A catalytic research fund and a new partnership with The Hartwell Foundation will bolster critical research in Autism Spectrum Disorders (ASD) at the International Center for Autism Research and Education (ICARE) at Case Western Reserve University.
The Mt. Sinai Health Care Foundation committed $100,000 to establish a Catalytic Autism Research Fund to support promising early-stage research projects that advance ICARE’s mission. The fund is expected to support five to 10 research projects, with awards ranging from $10,000 to $20,000, and will increase the ability of ICARE members to obtain funding from government, foundation, industry and philanthropic sources and establish Northeast Ohio as an innovative leader in autism research and treatment.
“These funds will immediately inject new ideas into ASD research through these pilot projects,” said Lynn Singer, Case Western Reserve’s deputy provost and vice president for academic affairs.
The new foundation partnership will join the ASD patient registry created by ICARE to the Hartwell Foundation’s Autism Research and Technology Initiative (iHART), a global centralized data repository to benefit biomedical research on autism and help children affected by the developmental disorder.
“Collaboration with ICARE will accelerate the addition of genomic data to the open-access iHART database, a centralized repository of bioinformatics data that has the potential to benefit autism biomedical research and, ultimately, those children affected with the disorder,” said Fred Dombrose, president of The Hartwell Foundation.
ICARE coordinates clinical, translational and interdisciplinary research at Case Western Reserve and its hospital affiliates, including University Hospitals, Cleveland Clinic and the MetroHealth System, with a goal to prevent, treat and, ultimately, cure ASD. ASD includes a range of neurodevelopmental disorders that affect behavior, communication and learning that impacts roughly 1 in 68 children nationally.

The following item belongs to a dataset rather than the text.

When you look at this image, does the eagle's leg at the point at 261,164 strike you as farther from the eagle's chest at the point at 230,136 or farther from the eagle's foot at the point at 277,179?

Each year, ICARE assesses and treats more than 600 patients with ASD, yielding tremendous opportunities for shared data collection and analysis. Since its inception, ICARE researchers have acquired grant awards totaling over $16 million.
“In partnership, ICARE and iHART can directly benefit one another and advance the study of ASD,” said Anthony Wynshaw-Boris, chair of the Department of Genetics at Case Western Reserve School of Medicine and director of ICARE. “Retrospective data-sharing will enhance the iHART database and equip researchers around the world with additional information to advance their work.”